With a marvelously diverse metalcore canvas, Hounds’ instrumentation leaves many of their peers choking on dust. However, never faltering to live up to their name, Hounds’ frontman barks with a ferocious energy that would silence all the hounds Hades has to offer. Cody Roberson is, in a word, relentless. Even during the closing portions of “Reflections” and “1129” where Roberson’s aggression gives way to emotion and passion, his voice is still strong and sturdy. With a range that favors a meaty mid-range yell, but is more than capable of diving into a burly bellow or—on rare occasions—a softly crooned cleanly sung sentence or two, Roberson brings even more diversity to the table, if (somehow) the listener got bored of the musicianship. Roberson’s vocals are the very image of stamina and energy; a textbook definition or relentless. “Distance” and “The Devil’s Game” highlight this even before the consideration of the two guest appearances—Taylor Bryant (of Beacons) and Matt Honeycutt (of Kublai Khan)—letting Roberson work side by side with two of his influences and  juggernauts of metalcore’s heavier end. All of these elements come together to make 1129 as vocally frantic as it is instrumentally intense, begging the question: what more could you want?

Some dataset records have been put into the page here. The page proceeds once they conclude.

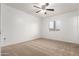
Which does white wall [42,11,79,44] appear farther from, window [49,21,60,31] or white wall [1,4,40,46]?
white wall [1,4,40,46]

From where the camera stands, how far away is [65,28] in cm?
249

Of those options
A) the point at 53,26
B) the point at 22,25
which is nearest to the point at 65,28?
the point at 53,26

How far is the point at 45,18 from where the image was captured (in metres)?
2.11

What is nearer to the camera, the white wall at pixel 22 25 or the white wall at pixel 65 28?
the white wall at pixel 22 25

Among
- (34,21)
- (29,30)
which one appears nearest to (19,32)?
(29,30)

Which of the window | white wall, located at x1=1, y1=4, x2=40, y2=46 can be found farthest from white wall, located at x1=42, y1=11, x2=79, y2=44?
white wall, located at x1=1, y1=4, x2=40, y2=46

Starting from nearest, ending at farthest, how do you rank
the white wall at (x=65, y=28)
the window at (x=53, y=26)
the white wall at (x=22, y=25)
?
1. the white wall at (x=22, y=25)
2. the window at (x=53, y=26)
3. the white wall at (x=65, y=28)

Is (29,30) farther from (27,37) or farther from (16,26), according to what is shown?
(16,26)

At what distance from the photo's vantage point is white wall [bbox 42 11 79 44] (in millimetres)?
2136

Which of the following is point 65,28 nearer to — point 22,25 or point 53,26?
point 53,26

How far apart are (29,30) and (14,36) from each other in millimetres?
641

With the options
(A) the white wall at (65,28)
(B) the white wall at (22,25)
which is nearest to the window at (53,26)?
(A) the white wall at (65,28)

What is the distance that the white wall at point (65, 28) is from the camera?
2.14 metres

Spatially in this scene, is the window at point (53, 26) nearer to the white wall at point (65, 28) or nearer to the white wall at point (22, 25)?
the white wall at point (65, 28)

Hounds work together like…well, a pack of Hounds, savagely ripping at the listener’s head as if they haven’t been fed in weeks. Whether it’s shameless aggression or sheer beauty, every aspect of 1129’s all-inclusive metalcore package will leave the listener breathless. Like heavy, hellish breakdowns? You will love “The Devil’s Game”—especially when Palmer’s bass rumbles below Honeycutt’s harsh growl seconds before impending doom. Perhaps you prefer more emotion and passion with your punishment? Look no further than the chorus of “Distance,” or the colorful closing portion to “Reflections,” where Roberson tactically employs soaring singing along harmonious instrumentation to hit the listener right in the feels. Hounds’ prodigally prominent debut release is a comprehensive display of mosh-friendly metalcore that will quickly skyrocket the band to notoriety within the dog-eat-dog heavy music underworld.